La Fiat Nyce è una delle concept car più intelligenti di quel periodo. Progettata da Leonardo Fioravanti nel 1996, la Nyce è insieme un veicolo compatto per la città, e un fuoristrada adatto alle gite fuori porta grazie alla carrozzeria rialzata. Un crossover ante litteram.

Alla base del progetto c’è il criterio della simmetria, un principio in grado di far risparmiare molto denaro ai costruttori e ripreso nel 2019 da Citroen con il quadriciclo Ami: numerose parti della carrozzeria sono simmetriche e questo permette con un unico stampaggio di realizzare il doppio della componentistica. I due paraurti sono identici così come le portiere, incernierate una all’anteriore e l’altra al posteriore. La Nyce, lunga 3,64 metri, larga 1,72 e alta 1,62, è dotata di un soft top per l’estate e di un hard top per l’inverno leggeri e molto facili da montare o smontare.

Fiat Ecobasic

Nel 2000 Fiat presenta la Ecobasic, prototipo dalle forme rivoluzionarie e proporzioni compatte, grandi superfici vetrate e un efficientissimo propulsore a gasolio 1.2 di cilindrata da 61 cavalli di potenza che, secondo quanto dichiarato dal costruttore torinese, aveva un consumo medio di soli 2,8 litri per 100 chilometri.

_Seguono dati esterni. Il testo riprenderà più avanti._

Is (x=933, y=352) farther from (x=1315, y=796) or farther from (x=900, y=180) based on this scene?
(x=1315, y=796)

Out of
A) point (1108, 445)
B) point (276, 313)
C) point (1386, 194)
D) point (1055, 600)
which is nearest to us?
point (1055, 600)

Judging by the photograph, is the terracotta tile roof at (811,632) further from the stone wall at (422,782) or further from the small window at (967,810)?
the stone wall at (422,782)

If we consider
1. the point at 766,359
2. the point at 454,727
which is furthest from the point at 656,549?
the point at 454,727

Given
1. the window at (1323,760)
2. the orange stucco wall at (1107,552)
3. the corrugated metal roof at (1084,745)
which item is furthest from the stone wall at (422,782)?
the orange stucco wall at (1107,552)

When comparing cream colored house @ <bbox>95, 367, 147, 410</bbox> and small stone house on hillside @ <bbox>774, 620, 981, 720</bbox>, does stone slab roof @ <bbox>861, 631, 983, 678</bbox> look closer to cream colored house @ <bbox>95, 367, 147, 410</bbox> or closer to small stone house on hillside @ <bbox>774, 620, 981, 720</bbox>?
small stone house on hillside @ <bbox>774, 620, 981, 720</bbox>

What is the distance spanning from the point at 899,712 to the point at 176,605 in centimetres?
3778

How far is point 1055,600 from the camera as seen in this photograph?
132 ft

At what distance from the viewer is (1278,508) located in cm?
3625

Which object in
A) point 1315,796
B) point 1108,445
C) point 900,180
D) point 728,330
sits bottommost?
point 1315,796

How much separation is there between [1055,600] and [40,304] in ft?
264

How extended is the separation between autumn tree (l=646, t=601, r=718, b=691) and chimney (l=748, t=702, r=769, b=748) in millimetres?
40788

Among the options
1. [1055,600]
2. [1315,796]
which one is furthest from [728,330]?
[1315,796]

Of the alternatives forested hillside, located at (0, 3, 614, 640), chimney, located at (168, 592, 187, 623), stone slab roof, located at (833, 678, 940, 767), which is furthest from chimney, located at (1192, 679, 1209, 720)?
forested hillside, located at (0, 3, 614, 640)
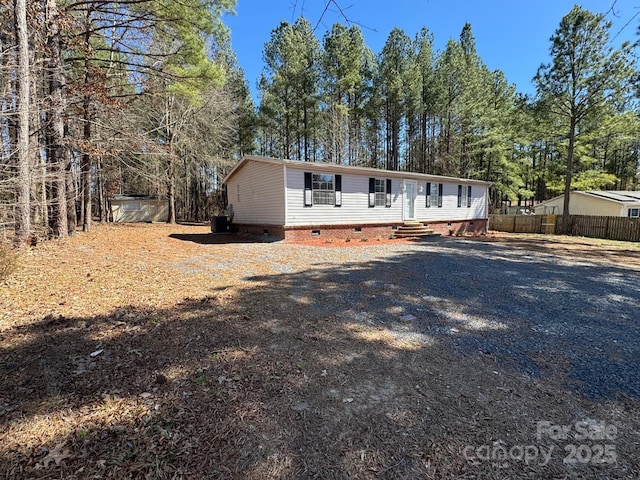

La Ecobasic è, come dice il nome stesso, una vettura basica realizzata con principi costruttivi ecologici. I consumi record sono infatti stati ottenuti grazie alla struttura in alluminio che le permette di pesare solo 750 chilogrammi, mentre i materiali sono tutti riciclabili. Il design realizzato da Roberto Giolito ha portato a un’abitabilità degna di nota se si pensa che lo spazio per i passeggeri equivale all'88% del totale. Grande attenzione è stata inoltre posta all’aerodinamica: il coefficiente di resistenza all’aria misurato in galleria del vento è un ottimo 0,28.